A dilapidated house in Ermington sold for $1,408,000 at online auctions on Saturday, about $200,000 above its price guide.
Fifteen buyers, including the next door neighbour, have registered to bid on the property at 10 Patterson Street, despite its scarred floors, aging kitchen and neglected fireplace.
It was one of 464 auctions scheduled for Sydney on Saturday.
In the evening, Domain Group recorded a preliminary resolution rate of 85.9% on 361 reported results, while 30 bids were removed. Withdrawn auctions are counted as unsold properties when calculating the clearance rate.
Bidding started at $950,000 and rose in varying increments to more than three dozen bids.
But it was a two-horse race to the sharp end thanks to the neighbor, said sales agent Rocco Ranieri of Richardson and Wrench.
10 Patterson Street, Ermington NSW 2115
It eventually sold for $1,408,000 to a local family looking to build a home on the 520 square meter block with its spacious yard.
“The underbid was the neighbor … that’s obviously what drove the price up,” said Mr Ranieri, who declined to reveal the reserve.
Ermington’s median home price rose 8% over the past year to June 2021 to $1.32 million, according to estate data.
1A Eric Road, Artarmon NSW 2064
In Artarmon, Hong Kong-based Australian expats have bought a three-bedroom semi-detached house at 1A Eric Road for $2.71 million.
Seven of the 28 registered parties have made bids on the 323 square meter block.
The result of the sale shattered all expectations, significantly exceeding the $2 million target price of $2.2 million and the reserve of $2.5 million.
“It’s a very good result; it’s half a house with a shared wall,” said sales agent Catherine Ong of Laing+Simmons. “There aren’t many properties of this caliber, and for a semi it’s a good size.”
12 Baydon St, Castle Hill NSW 2154
In Castle Hill, it took almost an hour and a half to sell a six-bedroom house at 12 Baydon Street.
Eighteen buyers registered to bid on the property, which was guided between $2.1 and $2.3 million.
Cooleys Auctions’ Michael Garofolo had his work cut out from the start, as the auction opened at a much lower price than $1.9 million.

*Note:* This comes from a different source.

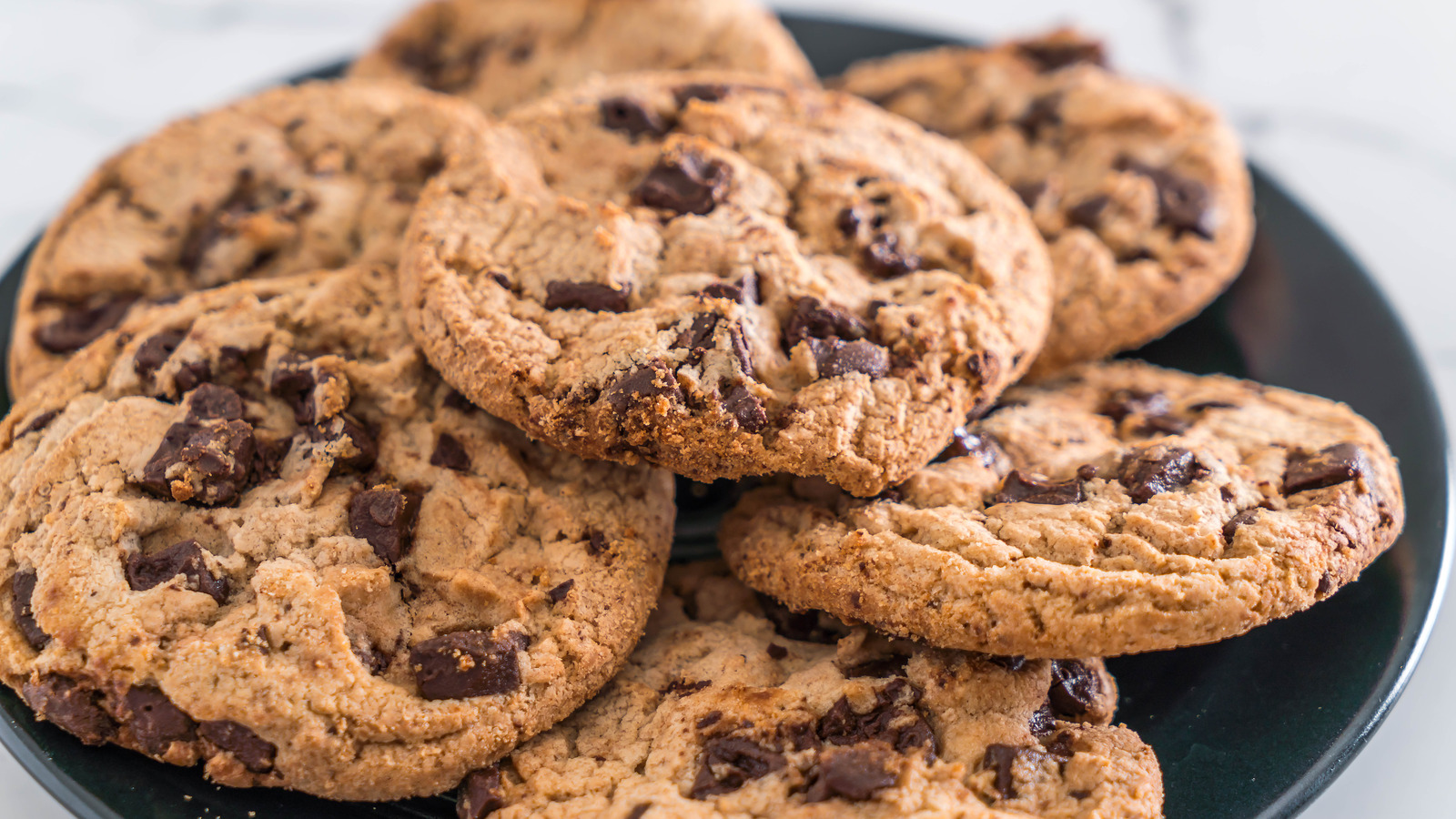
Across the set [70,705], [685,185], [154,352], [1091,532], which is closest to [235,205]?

After 57 bids and numerous pauses, negotiating with registered bidders, the house sold for $2,415,500 to a family in North Sydney moving out of a flat.
Murdoch estate agents Lee Castle Hill and Jack Bi of Cherrybrook said he needed to call every bidder to keep them informed throughout the sale.
“Buyers are already reaching their limits like today…Unless the restrictions are lifted, prices may not come down at all,” Mr Bi said.
The reserve was $2.4 million.
Castle Hill’s median home price jumped 12.6% in the year ending June 2021 to $1.7 million, according to estate data.
86/1 McDonald Street, Potts Point NSW 2011
In Potts Point, a one-bedroom apartment at 86/1 McDonald Street has received a seller’s offer of $950,000.
Despite three investor registrations, the property has not raised any bids from any party.
Bernadette Summers of the Eastern Suburbs agency said at least one buyer, a hopeful of owning a first home, had been held up by finance.
“It has secure parking and incredible views so I expect it will sell…It’s an incredible investment and is currently rented for $650.”
The house last traded at $215,000 in 2002, records show.
Potts Point’s median unit price rose 9.1% over the past year to June 2021 to $870,000, according to domain data.
2 Place Niven, Belrose NSW 2085
In Belrose, a downsizing neighbor bought 2 Niven Place for $2,515,000 – a street record.
Five parties have registered to bid on the four-bedroom house, with all but one having made an offer on the property.
John Ireland of the Northern Beaches agency said buyers were all looking for the relative affordability of the suburbs.
“We had people coming from Cromer, Dee Why, St Ives and Pymble. Everyone was trying to get high prices out,” Mr Ireland said. “There was a real ceiling on the price. They don’t want to spend more than $2.6 million.
The reserve was $2.45 million.
The property was last traded in 2007 for $965,000, records show.
The median price of homes in the suburbs jumped 15.5% in the year ending June to $1,877,500, according to Domain data.